But she was chagrined with herself for still trying to keep the peace between the two families, as she’d been in the habit of doing before the trouble started, when it was just as likely that Morgan wouldn’t get upset over what the Catlin hired hands had done to her if she mentioned it now. He would probably applaud them instead for the fright they’d given her. So she wouldn’t mention it.
But Morgan’s frown just got deeper as his eyes fixed on hers. “What kind of trouble?”
She didn’t answer him. She tried one more time to walk past him. And he didn’t move to block her this time. He grabbed her arm instead, which was much more effective in stopping her.
“Answer me,” he demanded.
If she didn’t know better, she might think he was displaying some unexpected concern over her welfare. But when his own family intended to come and set fire to the Double C at the end of the week, that just couldn’t be. Perhaps it simply annoyed him that the Catlins had her more worried than the MacKauleys.
At any rate, she didn’t owe him any answers, truthful or otherwise. “You have no right to question me, Morgan MacKauley,” she said stubbornly, and twisted around to free her arm. “Now let me—”
Her demand for release lodged in her throat, her movement having turned her enough so that she nearly faced the street, and was able to catch a flash of bright yellow out of the corner of her eye. She turned her head the rest of the way to see that Angel had come up behind her at some point and was casually leaning a shoulder against one of the posts that supported the saddle shop’s overhanging roof.

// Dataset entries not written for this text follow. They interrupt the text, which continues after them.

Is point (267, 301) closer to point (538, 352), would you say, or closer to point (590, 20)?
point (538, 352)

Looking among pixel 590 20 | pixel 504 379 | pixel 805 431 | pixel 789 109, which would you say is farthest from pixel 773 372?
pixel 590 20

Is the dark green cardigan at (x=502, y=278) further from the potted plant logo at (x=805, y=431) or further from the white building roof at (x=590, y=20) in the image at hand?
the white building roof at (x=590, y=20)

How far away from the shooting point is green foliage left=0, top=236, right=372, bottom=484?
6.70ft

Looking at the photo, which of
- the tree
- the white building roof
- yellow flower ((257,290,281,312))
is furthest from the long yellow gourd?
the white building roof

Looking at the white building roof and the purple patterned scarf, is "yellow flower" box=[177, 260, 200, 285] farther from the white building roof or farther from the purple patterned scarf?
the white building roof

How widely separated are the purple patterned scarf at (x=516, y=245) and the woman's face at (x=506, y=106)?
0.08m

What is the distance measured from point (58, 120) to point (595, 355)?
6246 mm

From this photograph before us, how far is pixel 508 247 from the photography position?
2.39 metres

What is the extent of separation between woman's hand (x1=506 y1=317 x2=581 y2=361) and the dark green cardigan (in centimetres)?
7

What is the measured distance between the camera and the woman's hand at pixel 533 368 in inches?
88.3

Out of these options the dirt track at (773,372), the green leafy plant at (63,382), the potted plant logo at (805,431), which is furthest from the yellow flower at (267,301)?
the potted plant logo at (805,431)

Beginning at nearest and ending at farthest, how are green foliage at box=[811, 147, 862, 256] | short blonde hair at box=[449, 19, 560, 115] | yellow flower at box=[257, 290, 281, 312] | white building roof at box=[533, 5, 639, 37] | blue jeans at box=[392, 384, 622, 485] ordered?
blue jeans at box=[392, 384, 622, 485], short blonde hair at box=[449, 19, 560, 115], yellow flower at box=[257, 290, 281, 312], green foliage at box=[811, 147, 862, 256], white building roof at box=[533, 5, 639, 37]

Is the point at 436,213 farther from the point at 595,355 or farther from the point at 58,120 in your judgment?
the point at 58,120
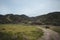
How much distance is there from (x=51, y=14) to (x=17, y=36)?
13275 centimetres

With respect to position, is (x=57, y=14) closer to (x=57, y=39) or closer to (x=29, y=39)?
(x=57, y=39)

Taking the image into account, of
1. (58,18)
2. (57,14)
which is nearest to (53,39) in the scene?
(58,18)

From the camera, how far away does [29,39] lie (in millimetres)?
31469

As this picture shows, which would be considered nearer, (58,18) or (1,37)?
(1,37)

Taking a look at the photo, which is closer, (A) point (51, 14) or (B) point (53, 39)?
(B) point (53, 39)

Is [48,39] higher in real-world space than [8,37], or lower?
lower

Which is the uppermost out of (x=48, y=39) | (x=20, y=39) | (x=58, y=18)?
(x=20, y=39)

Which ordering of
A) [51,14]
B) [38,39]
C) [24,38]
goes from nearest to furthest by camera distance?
[24,38] → [38,39] → [51,14]

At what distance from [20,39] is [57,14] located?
420 feet

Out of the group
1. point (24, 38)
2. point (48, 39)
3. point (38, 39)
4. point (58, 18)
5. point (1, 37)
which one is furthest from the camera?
point (58, 18)

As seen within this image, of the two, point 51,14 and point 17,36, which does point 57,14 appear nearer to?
point 51,14

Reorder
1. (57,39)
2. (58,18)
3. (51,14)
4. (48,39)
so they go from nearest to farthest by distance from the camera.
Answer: (48,39) → (57,39) → (58,18) → (51,14)

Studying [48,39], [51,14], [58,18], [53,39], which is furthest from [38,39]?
[51,14]

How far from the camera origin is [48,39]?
3794cm
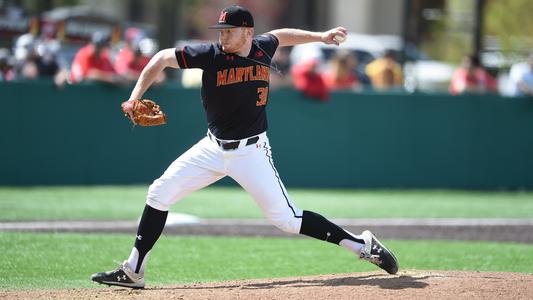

He didn’t give the impression that he was with her. In fact, he seemed no more than a casual observer of the interesting scene she and Morgan were enacting. But his casual pose was deceiving if you bothered to look closely. The thumb of his left hand was hooked through a belt loop, his mackintosh was open and tucked back, his right hand rested loosely on his hip — directly over his Colt.45.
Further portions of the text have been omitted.